Auch die Macher von Strassenland sind vom Tag des guten Lebens inspiriert und haben dort Appetit auf Nachhaltigkeit bekommen. Dass sie die Themen jetzt mit ihrem Ansatz und ihrer Perspektive weitertragen begrüßen wir: Für den Wandel müssen wir alle zusammen an einem Strang ziehen. Wenn sich nun auch klassische Unternehmen Schritt für Schritt in Richtung Wandel begeben und sich an einem Event wie Strassenland beteiligen ist das ein gutes Zeichen.
Denn dass es Strassenland in der jetzigen Form gibt, zeigt auch, wie weit bestimmte Themen mittlerweile in die Kölner Stadtgesellschaft vorgedrungen sind.
Als wir angefangen haben, war das Thema “autofrei” noch ein Tabu und Elektromobilität weit weg. 2013 haben wir uns bewusst gegen den Titel “autofreier Sonntag” entschieden – sondern dafür, mit dem “Guten Leben” das zu betonen, was in den autofreien Räumen dann blühen kann und soll. Heute wird mit großer Mehrheit eine (zumindest teilweise) autofreie Altstadt beschlossen und die Nord-Süd-Fahrt zur Showstrecke für den laufenden Wandel auch in der Antriebstechnik.

□ □ □ □ □ □ □

• [AUFGABENSTELLUNG]:
**a)** Gib den Abschnitt aus dem Lesetext wörtlich wieder, von „Auch die Macher“ bis einschließlich „Stadtgesellschaft vorgedrungen sind.“.
**b)** Gegen welchen Titel hat man sich laut dem Lesetext 2013 bewusst entschieden?
Stütze dich dabei nur auf den Lesetext.

• [AUSZUG AUS DATENSATZ]:
□ □ □ □ □ □ □

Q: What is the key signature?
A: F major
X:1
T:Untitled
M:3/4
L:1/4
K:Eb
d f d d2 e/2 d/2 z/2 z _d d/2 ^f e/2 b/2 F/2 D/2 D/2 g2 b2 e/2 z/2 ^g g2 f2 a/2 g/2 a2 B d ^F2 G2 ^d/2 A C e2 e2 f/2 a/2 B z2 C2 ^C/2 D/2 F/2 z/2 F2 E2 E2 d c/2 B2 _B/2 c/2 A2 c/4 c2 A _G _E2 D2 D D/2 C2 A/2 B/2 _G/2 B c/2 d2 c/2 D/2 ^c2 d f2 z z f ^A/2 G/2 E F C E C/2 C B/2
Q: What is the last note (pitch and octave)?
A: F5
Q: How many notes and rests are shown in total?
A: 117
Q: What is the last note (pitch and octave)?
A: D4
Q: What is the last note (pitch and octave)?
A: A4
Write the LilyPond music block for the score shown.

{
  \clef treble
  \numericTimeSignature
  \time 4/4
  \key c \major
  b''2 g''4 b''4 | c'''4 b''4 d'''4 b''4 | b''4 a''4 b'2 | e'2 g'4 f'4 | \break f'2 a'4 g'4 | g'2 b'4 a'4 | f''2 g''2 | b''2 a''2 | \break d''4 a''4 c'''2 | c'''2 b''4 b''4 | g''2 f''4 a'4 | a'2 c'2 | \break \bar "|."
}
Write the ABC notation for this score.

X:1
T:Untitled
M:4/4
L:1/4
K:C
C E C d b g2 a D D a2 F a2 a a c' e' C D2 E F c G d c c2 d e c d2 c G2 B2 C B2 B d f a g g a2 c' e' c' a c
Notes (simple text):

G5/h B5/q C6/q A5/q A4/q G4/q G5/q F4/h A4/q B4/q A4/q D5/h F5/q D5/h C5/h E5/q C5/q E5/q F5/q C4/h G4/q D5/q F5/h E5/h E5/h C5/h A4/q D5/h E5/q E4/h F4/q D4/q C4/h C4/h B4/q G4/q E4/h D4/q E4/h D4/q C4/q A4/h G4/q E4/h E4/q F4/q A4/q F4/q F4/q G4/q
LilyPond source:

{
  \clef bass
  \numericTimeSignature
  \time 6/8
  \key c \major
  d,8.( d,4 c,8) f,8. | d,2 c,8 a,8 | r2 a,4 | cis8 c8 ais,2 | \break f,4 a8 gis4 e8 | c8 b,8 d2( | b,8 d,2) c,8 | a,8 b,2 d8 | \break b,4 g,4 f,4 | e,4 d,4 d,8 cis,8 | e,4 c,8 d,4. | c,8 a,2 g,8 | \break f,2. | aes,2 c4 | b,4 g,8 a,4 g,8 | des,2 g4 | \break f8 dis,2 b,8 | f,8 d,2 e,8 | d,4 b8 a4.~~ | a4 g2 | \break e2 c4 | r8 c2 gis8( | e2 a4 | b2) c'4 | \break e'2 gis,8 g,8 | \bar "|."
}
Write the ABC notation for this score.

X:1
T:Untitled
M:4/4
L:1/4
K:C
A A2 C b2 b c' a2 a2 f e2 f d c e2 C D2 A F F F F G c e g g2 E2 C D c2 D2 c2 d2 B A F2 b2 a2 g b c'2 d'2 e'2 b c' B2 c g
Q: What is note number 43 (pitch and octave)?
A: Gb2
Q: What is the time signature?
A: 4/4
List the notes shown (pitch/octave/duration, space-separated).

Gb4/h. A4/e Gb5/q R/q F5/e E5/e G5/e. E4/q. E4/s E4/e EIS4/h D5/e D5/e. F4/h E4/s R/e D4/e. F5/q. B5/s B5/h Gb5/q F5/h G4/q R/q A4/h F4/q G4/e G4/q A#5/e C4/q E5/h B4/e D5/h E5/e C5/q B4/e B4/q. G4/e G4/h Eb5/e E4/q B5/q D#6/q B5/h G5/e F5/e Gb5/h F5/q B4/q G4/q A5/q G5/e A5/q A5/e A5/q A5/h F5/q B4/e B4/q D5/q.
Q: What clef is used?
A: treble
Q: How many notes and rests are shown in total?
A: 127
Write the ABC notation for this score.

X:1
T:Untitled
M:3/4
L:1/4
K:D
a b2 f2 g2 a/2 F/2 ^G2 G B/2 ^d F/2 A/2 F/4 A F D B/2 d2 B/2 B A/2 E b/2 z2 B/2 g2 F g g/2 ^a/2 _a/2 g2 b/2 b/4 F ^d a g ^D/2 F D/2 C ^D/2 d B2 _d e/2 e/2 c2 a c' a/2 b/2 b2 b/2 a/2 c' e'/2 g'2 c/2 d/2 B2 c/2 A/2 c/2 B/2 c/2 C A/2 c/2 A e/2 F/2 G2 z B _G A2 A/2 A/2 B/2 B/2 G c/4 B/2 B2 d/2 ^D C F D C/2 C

□ □ □ □ □ □ □

• [LÖSUNGEN JE AUFGABE]:
**a)**
Auch die Macher von Strassenland sind vom Tag des guten Lebens inspiriert und haben dort Appetit auf Nachhaltigkeit bekommen. Dass sie die Themen jetzt mit ihrem Ansatz und ihrer Perspektive weitertragen begrüßen wir: Für den Wandel müssen wir alle zusammen an einem Strang ziehen. Wenn sich nun auch klassische Unternehmen Schritt für Schritt in Richtung Wandel begeben und sich an einem Event wie Strassenland beteiligen ist das ein gutes Zeichen.
Denn dass es Strassenland in der jetzigen Form gibt, zeigt auch, wie weit bestimmte Themen mittlerweile in die Kölner Stadtgesellschaft vorgedrungen sind.

**b)** Gegen den Titel „autofreier Sonntag“.